Late-phase studies such as post-authorisation safety studies (PASS) are typically conducted to expand understanding of a drug within a larger patient population, to ensure safety and effectiveness, or to demonstrate improved cost/benefit compared to other available therapies. These studies may be significantly varied in their design and different from earlier phase trials due to the large numbers of physicians and patients involved. Alternatively, the studies may also be very small, and focused on better understanding disease progression and the real-life environment in which the drug will be utilised.

Regardless of the size, this late-phase research is usually conducted by practising physicians under conditions of actual use and is non-interventional – no additional tests or procedures are performed and any data that is collected is purely observational.

PASS are a particular type of late-phase clinical study, which are often mandated by regulatory agencies as a condition of the product's marketing authorisation. PASS programmes provide important ongoing safety information in a real-world environment after the product has been launched. They may detect or define previously unknown or inadequately quantified adverse reactions and risk factors that have not been seen during the highly controlled environment of a clinical trial. Proactive planning of late-phase activities can support the overall launch of the product and is one of the most effective vehicles for exposing the physician population to a new drug – encouraging earlier market acceptance and use.

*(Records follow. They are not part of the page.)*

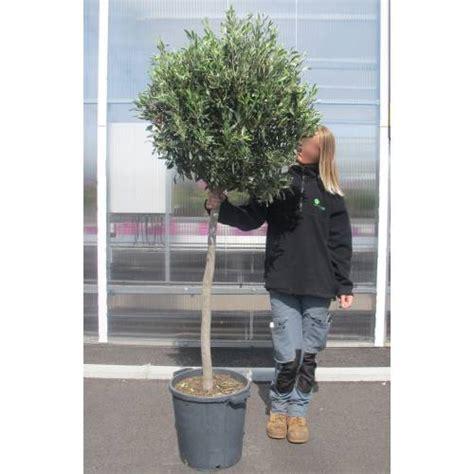olivier tige vente olivier tige olea europea deco1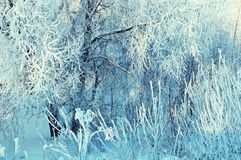 Winter landscape of frosty winter tree branches in winter forest in cold sunny weather Stock Images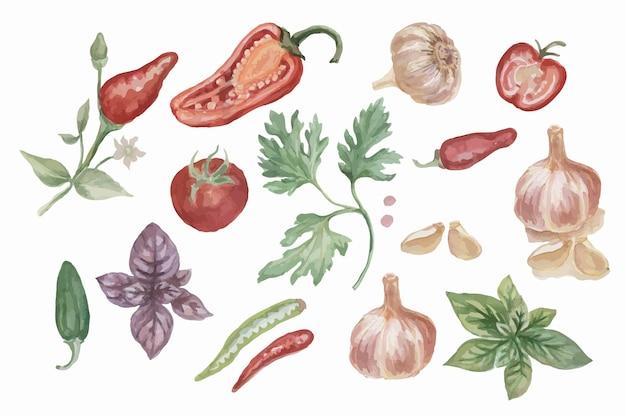 Papryka chili przyprawy akwarela ręcznie rysowane illustratio tło pikantne jedzenie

It is imperative that PASS are carried out in accordance with the international, national and local guidelines stipulated. The following are key factors to ensure success:

Robust Design
For PASS, it is crucial to streamline the study design and goals for data collection as laid out in the protocol. Data collection should be limited to "must-have data". This not only keeps objectives clear and simple, but also eases the burden of sites in collecting that data. In addition, follow-up with healthcare providers must be built into the design, ensuring completeness of recording adverse events and confirmation of patient-reported adverse health outcomes, as well as providing clarification to any queries surrounding entered data. Finally, study designs must be fl exible enough to enable recruitment approaches to evolve if original projections for enrolment are not met. For instance, it may be necessary to extend recruitment to outside the initially planned countries or to permit the capture of retrospective data from patients’ records.

The Right Operational Team
It is vital that a multidisciplinary operational team of highly-qualified individuals, with extensive and strong observational global operations experience, is dedicated to PASS programmes to guarantee their rapid, efficient and cost-effective completion. All project team members should have clearly defined roles and responsibilities, and they should be experienced enough to have insight into any rate-limiting factors that may adversely affect the conduct of the study.

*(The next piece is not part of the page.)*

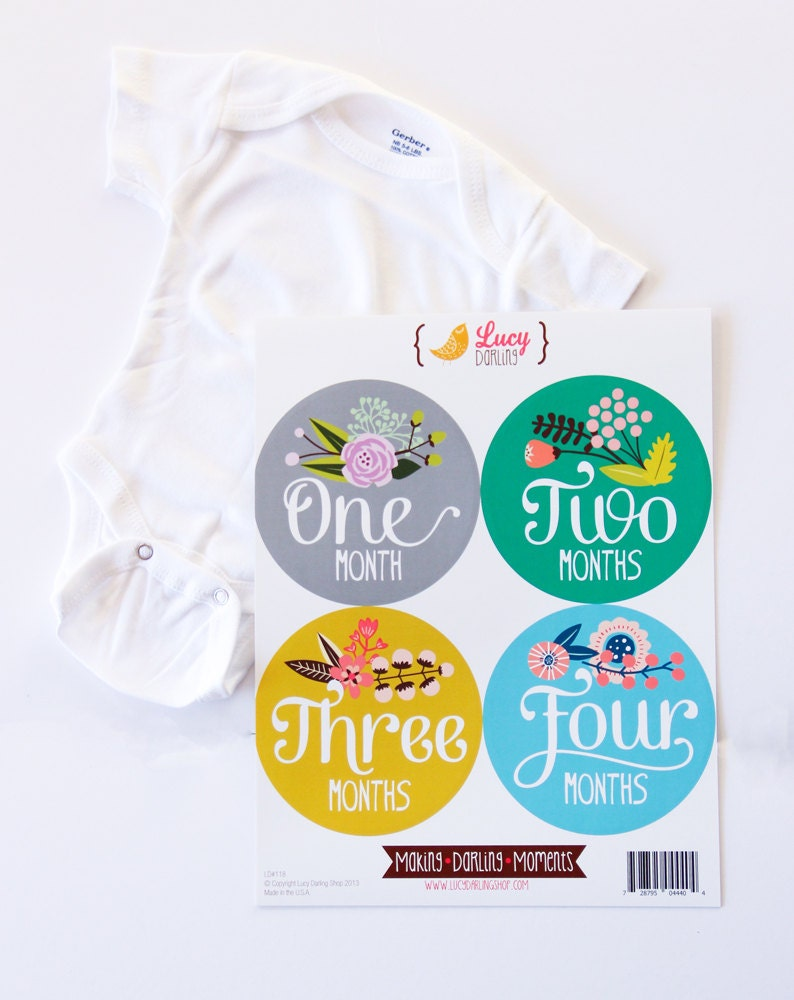 7fc2ec50f3b4 Monthly Baby Girl Gift Set Gerber 0-3 Month ONESIE Floral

Project planning is essential to a well-run study, and a number of related plans should be created during the start-up phase. Examples of the many plans required include: regulatory submissions, communication, site management and monitoring, data management, adverse reporting and statistical analysis. The communication plan is especially critical as it outlines all aspects of project team communication, from roles and responsibilities to issue escalation pathways. It also acts as a guideline to ensure that communication occurs on a frequent and appropriate basis among the team members, contributing to the operational delivery of the project.

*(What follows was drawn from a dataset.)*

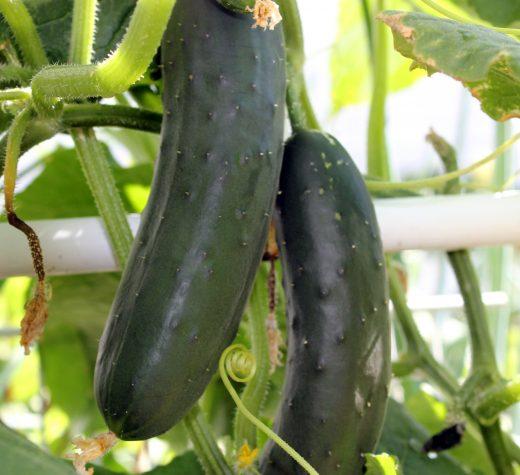 Cucumbers. (Photo by Madeline Yakimchuk)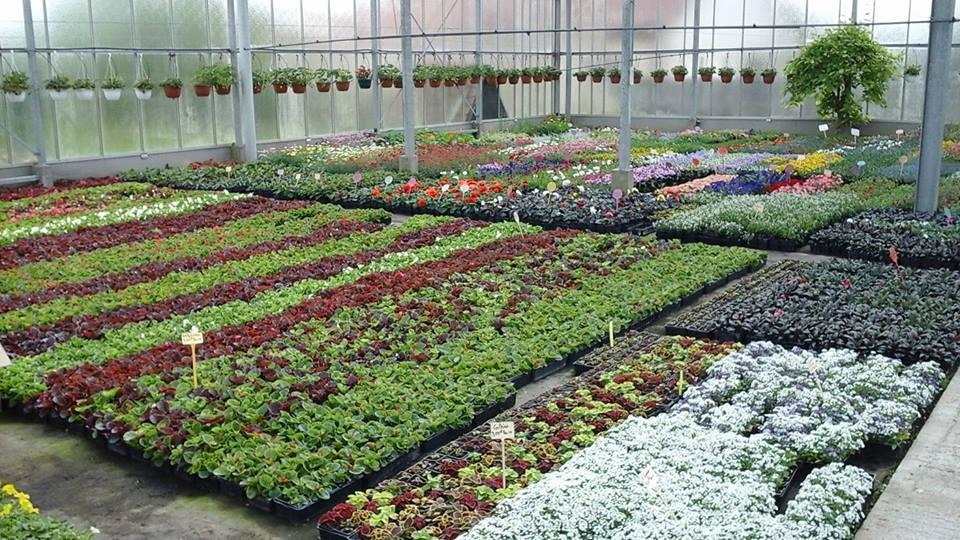 Plantes à massif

Extensive Feasibility and Site Identification
A detailed feasibility assessment is the first step towards a successful clinical trial, including late-phase studies. Some critical questions can help outline a roadmap for site identification:
  • How will the epidemiology infl uence the enrolment? It is important to make sure feasibility assessments are not done in isolation. Understanding the prevalence of a disease, the patient population, and geographic dispersion, based on scientific research, can help validate site enrolment projections
  • What is the current environment? At the outset of any clinical study design, it is crucial to understand the environment in which it is going to be conducted. This should include an analysis of direct and indirect competition (studies which may be targeting a different population but will be using similar resources and sites)
  • How will geographical and cultural factors impact the research? Geographic considerations are important for any study, but they are a particularly key factor in Europe, given the language and cultural barriers that exist
  • What kind of ethical and regulatory approval will be required? Site feasibility should include a detailed assessment of local ethical and regulatory requirements
  • How will the requirements of the study play out in a real-world setting? While feasibility and site identification are different, there should be some overlap with the questions posed to sites. At the feasibility stage, there is still time to modify the study design, but this may be more difficult once site initiation has started. It is also important to consider the usual care schedule, and access to key procedures and tests proposed
Timelines and Critical Pathways
The regulatory landscape should be carefully considered before finalising any study timeline. Building the regulatory timelines and projected patient recruitment – based on detailed early feasibility feedback from participating sites – into an accurate enrolment projection and tracking tool will help initial planning and ongoing management of study progress, from first patient in, to last patient out.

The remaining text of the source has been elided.